**WHAT THE TASK REQUIRES:** Report every line in the records below that contains the word "positioned", copying each such line in full. Case matters.

**THE DATA:**
────

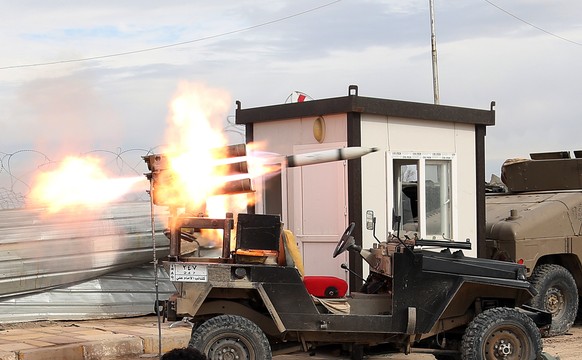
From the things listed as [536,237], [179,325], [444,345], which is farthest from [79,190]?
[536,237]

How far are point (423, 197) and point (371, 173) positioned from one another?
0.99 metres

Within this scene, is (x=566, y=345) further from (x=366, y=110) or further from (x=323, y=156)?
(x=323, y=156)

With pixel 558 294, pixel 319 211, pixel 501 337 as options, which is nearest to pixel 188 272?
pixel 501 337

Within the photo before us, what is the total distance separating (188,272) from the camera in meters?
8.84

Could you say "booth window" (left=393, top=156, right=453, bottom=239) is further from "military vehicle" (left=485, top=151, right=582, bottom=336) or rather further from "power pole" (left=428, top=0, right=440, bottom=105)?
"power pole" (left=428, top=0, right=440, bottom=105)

────

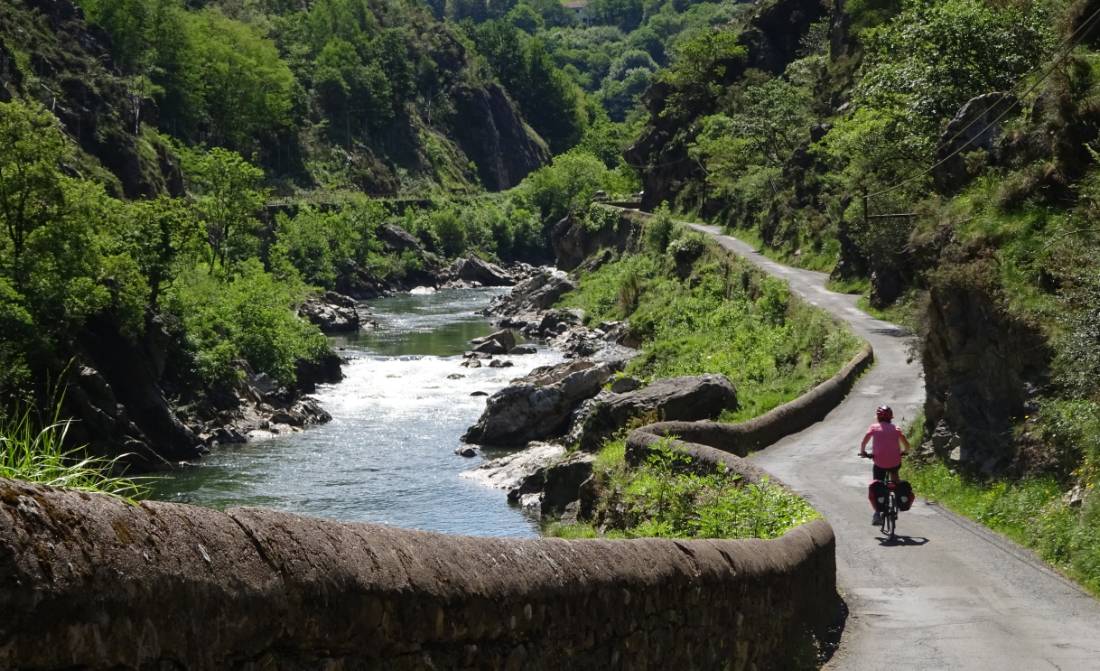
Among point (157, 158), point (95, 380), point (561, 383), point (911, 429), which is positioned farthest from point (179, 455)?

────

**FULL OUTPUT:**
How far are point (423, 197) and point (371, 173) positioned from one another?
Among point (157, 158), point (95, 380), point (561, 383), point (911, 429), which is positioned farthest from point (179, 455)?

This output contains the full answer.